> WORK ITEM:
Which of the lines in the data mention the string "site"? List them all.

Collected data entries
═══

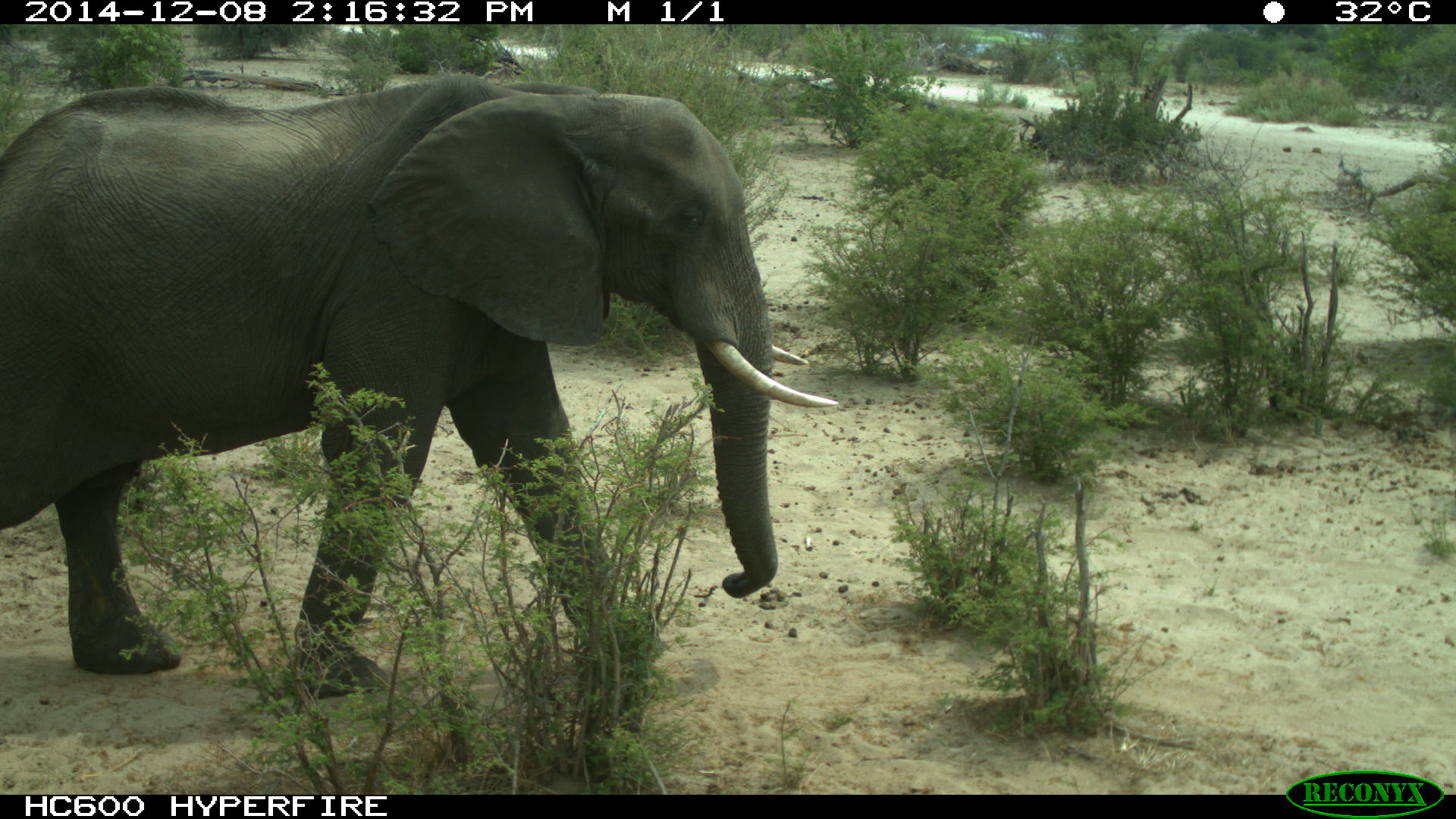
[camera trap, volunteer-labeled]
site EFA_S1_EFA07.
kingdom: Animalia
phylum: Chordata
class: Mammalia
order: Proboscidea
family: Elephantidae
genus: Loxodonta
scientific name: Loxodonta africana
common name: african bush elephant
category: elephant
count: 1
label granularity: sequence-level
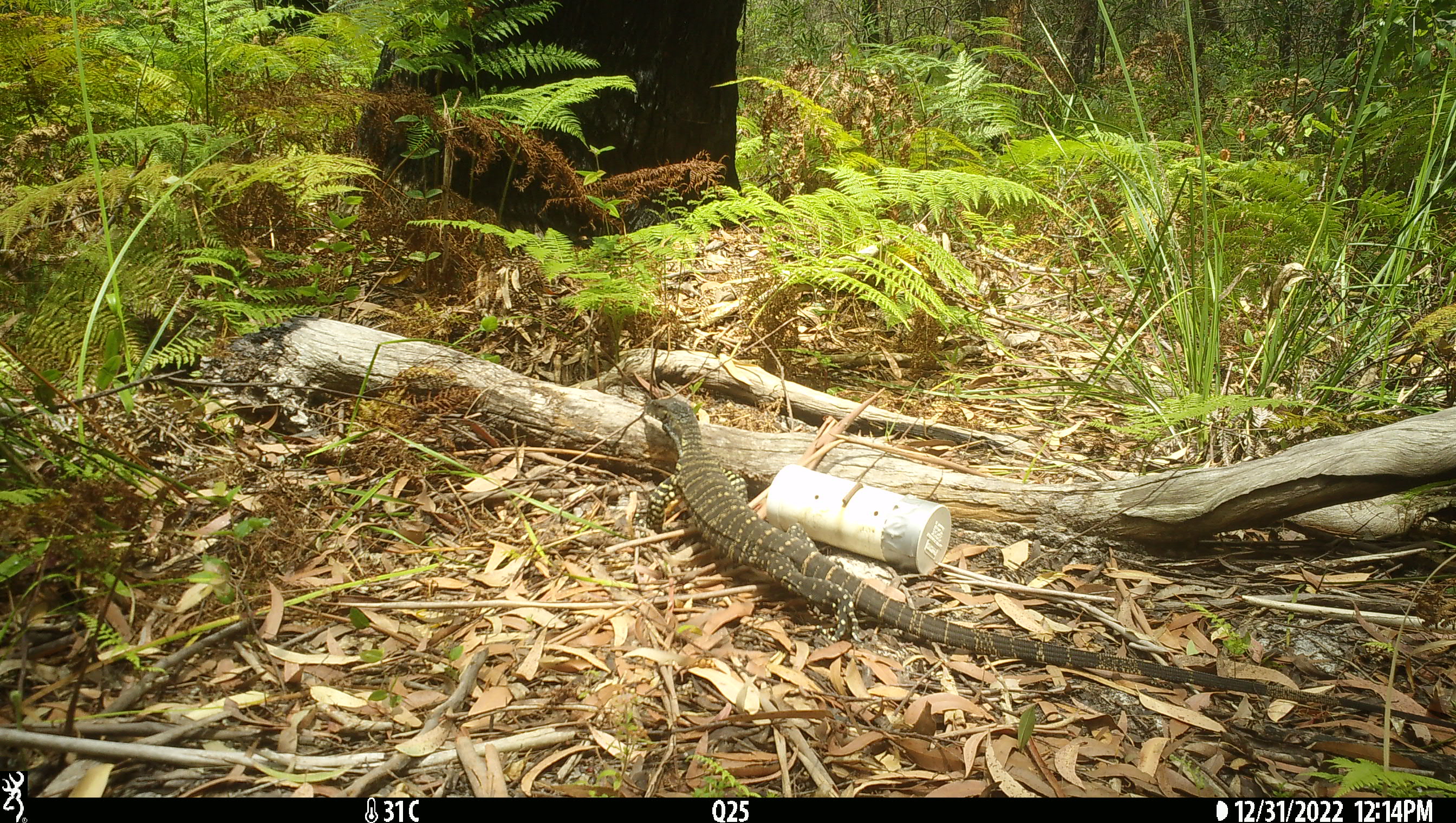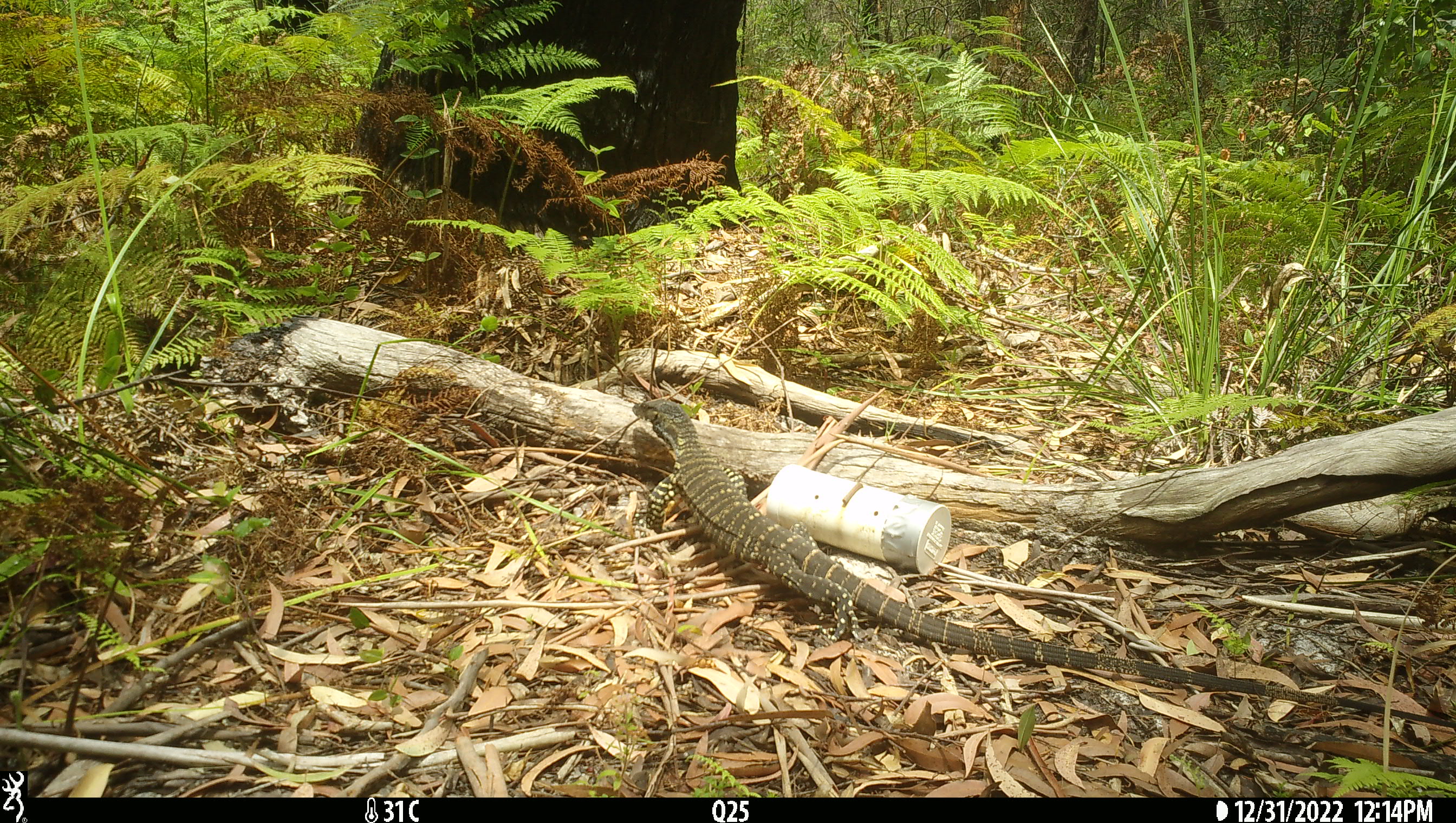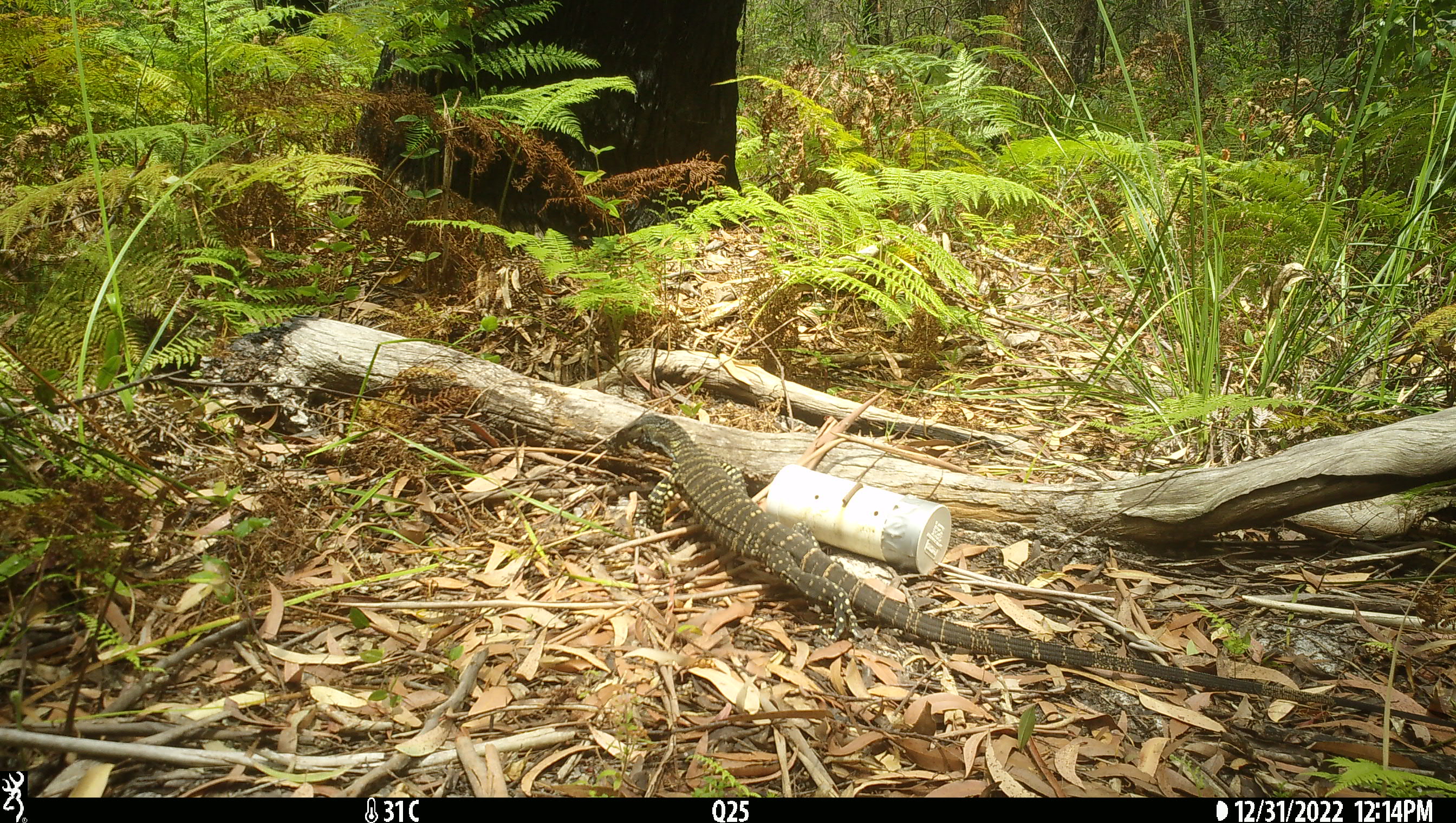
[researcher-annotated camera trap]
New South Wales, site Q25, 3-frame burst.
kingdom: Animalia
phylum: Chordata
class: Reptilia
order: Squamata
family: Varanidae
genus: Varanus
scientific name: Varanus varius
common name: lace monitor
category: goanna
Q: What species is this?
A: Goanna (lace monitor) (Varanus varius).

═══

> TASK OUTPUT:
site EFA_S1_EFA07.
New South Wales, site Q25, 3-frame burst.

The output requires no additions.